-------- WORKING DATA --------

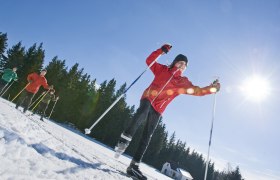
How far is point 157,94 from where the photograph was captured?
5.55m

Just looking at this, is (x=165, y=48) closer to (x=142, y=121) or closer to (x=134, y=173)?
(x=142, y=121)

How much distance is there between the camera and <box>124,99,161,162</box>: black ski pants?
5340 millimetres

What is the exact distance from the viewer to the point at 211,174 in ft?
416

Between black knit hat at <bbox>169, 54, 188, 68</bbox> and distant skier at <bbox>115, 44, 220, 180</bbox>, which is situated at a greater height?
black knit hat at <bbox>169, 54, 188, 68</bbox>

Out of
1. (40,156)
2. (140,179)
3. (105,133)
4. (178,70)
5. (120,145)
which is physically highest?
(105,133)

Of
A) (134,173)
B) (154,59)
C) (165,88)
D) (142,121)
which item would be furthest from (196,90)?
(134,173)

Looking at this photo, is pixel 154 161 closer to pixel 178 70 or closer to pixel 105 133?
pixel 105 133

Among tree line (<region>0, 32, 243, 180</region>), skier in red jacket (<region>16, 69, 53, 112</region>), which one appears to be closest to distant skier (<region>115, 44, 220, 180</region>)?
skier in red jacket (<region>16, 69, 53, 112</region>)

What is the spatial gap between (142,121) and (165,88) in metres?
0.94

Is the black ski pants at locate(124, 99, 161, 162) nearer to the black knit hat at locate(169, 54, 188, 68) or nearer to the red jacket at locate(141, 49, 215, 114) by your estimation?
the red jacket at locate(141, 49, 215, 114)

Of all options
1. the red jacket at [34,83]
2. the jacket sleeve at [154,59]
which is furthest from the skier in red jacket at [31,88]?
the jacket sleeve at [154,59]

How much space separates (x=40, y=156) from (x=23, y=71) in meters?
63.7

--------

The line containing "What is the spatial" and every line after it, through the end of the records, should be repeated exactly and alone.

→ **OUTPUT OF THE TASK**:
What is the spatial gap between (142,121) and (165,88) in metres?
0.94

Is the black ski pants at locate(124, 99, 161, 162) nearer to the black knit hat at locate(169, 54, 188, 68) or nearer to the red jacket at locate(141, 49, 215, 114) by your estimation?
the red jacket at locate(141, 49, 215, 114)

Of all options
1. the red jacket at [34,83]
2. the jacket sleeve at [154,59]
which is furthest from the skier in red jacket at [31,88]?
the jacket sleeve at [154,59]

How much space separates (x=40, y=156) from (x=23, y=71) in meters?
63.7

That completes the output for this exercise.